Andrej Prša is a Professor of Astrophysics at Villanova University. In 2005 Andrej earned his PhD in Astrophysics from the University of Ljubljana, Slovenia. For his dissertation, Andrej built the widely used binary modeling code PHOEBE (PHysics Of Eclipsing BinariEs). Today, his field of expertise remains binary star physics, but has expanded to include multiple stellar systems, extra-solar planets, asteroseismology and astrostatistics. Most of Andrej’s work is based on modeling large astronomical data-sets and applying large-scale non-linear regression models using backpropagating neural networks, stochastic embedding algorithms and Markov Chain Monte Carlo samplers. He has published a textbook on eclipsing binary stars and authored over 200 papers, 40 of which are first-author papers. Andrej is currently leading a research group that consists of 4 postdocs, 3 graduate students and 5 undergraduate students. The group is funded through his external grants, most notably from NSF and NASA, and he has an uninterrupted grant track record since 2007. In 2018 Andrej was the recipient of the prestigious Veritas Award for outstanding research. He actively collaborates on the large-scale international surveys Kepler/K2, TESS, LSST, SDSS/APOGEE and Gaia.

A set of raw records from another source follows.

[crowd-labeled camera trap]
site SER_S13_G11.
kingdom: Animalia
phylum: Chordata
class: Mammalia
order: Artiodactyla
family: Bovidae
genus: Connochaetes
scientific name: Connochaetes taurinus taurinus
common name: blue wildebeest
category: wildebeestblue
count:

Research projects: Computational astrophysics. involving the development of the theoretical framework for modeling eclipsing binary and multiple systems, solving the radiative transfer problem in contact binaries, parameter estimation using machine learning and artificial neural networks, modeling transiting exoplanets and circumbinary objects with Kepler/K2 and TESS data, developing variable star metrics for the ongoing mission Gaia and upcoming Large Synoptic Survey Telescope.